Jakub Kościukiewicz, Paweł Małecki, Sebastian Musiał, Jakub Soborski, Filip Soszyński
This project was created for the Pattern Recognition class at Jagiellonian University. The main idea is to predict what a person is looking at in an image by:
- Using Project Aria dataset or other eye-tracker vision data.
- Extracting gaze information to focus attention using various ResNet modifications and Transformer model.
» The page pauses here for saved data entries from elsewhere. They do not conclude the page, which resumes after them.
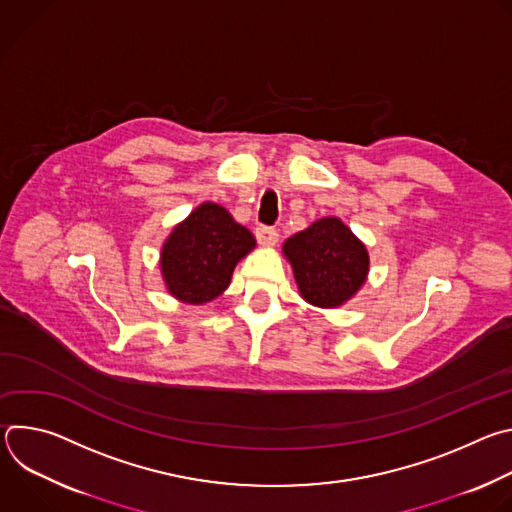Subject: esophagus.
I'll return each mask as SVG.
<instances>
[{"mask_svg":"<svg viewBox=\"0 0 512 512\" xmlns=\"http://www.w3.org/2000/svg\"><path fill=\"white\" fill-rule=\"evenodd\" d=\"M255 237H257V241H259V245H263V247H271V245H275L277 243V231L273 229V227H267V225H261V227H257L255 229Z\"/></svg>","mask_w":512,"mask_h":512,"instance_id":"34e87169","label":"esophagus"}]
</instances>
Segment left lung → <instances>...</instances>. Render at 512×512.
I'll return each instance as SVG.
<instances>
[{"label": "left lung", "mask_w": 512, "mask_h": 512, "mask_svg": "<svg viewBox=\"0 0 512 512\" xmlns=\"http://www.w3.org/2000/svg\"><path fill=\"white\" fill-rule=\"evenodd\" d=\"M300 296L318 308L346 304L367 281L369 251L336 216H324L283 243Z\"/></svg>", "instance_id": "left-lung-1"}]
</instances>
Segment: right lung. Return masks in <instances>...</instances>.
Returning a JSON list of instances; mask_svg holds the SVG:
<instances>
[{"instance_id":"right-lung-1","label":"right lung","mask_w":512,"mask_h":512,"mask_svg":"<svg viewBox=\"0 0 512 512\" xmlns=\"http://www.w3.org/2000/svg\"><path fill=\"white\" fill-rule=\"evenodd\" d=\"M255 249L249 229L227 208L204 202L174 227L160 267L170 294L184 304H206L229 287L237 263Z\"/></svg>"}]
</instances>
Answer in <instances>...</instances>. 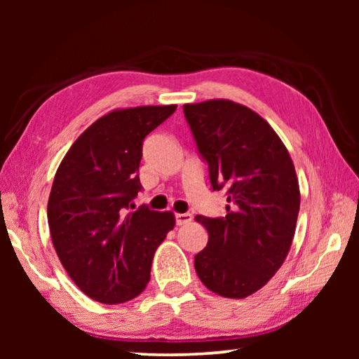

Estimating eye gaze from egocentric camera footage could be a crucial task with applications in AR, smart glasses, and behavioral analysis from a first-person perspective. In this paper, we explore the novel task of estimating eye gaze from an egocentric level. To the best of our knowledge, we are the first to tackle this task using the ARIA dataset, which provides egocentric video captured from smart glasses. We evaluate our approach on this dataset and demonstrate its effectiveness in various real-world scenarios. Experimental results show that our model achieves interesting results.
Clone the repository:
git clone https://github.com/Sebastianyyy/aria-eye.git
cd aria-eye
Create the required environment using environment.yaml
:
conda env create -f environment.yaml
conda activate aria-eye
Firstly you need download a json with the dataset URLS from the original site:
https://www.projectaria.com/datasets/aea/
and put it into
data/aria_everyday_activities_dataset_download_urls.json
Navigate to the data directory and execute the scripts to download training and test data:
cd ./data
./download_data_train.sh
./download_data_test.sh
The configuration for training and evaluation is managed using the utils.config module. This module provides predefined configurations for different model architectures and hyperparameters.
For training, the configuration is loaded using:
from utils.config import get_config
config = get_config()
For evaluation and video generation, the configuration is loaded using:
from utils.config import get_config_validation
config_validation = get_config_validation()
python train.py
python evaluate.py
python generate_video.py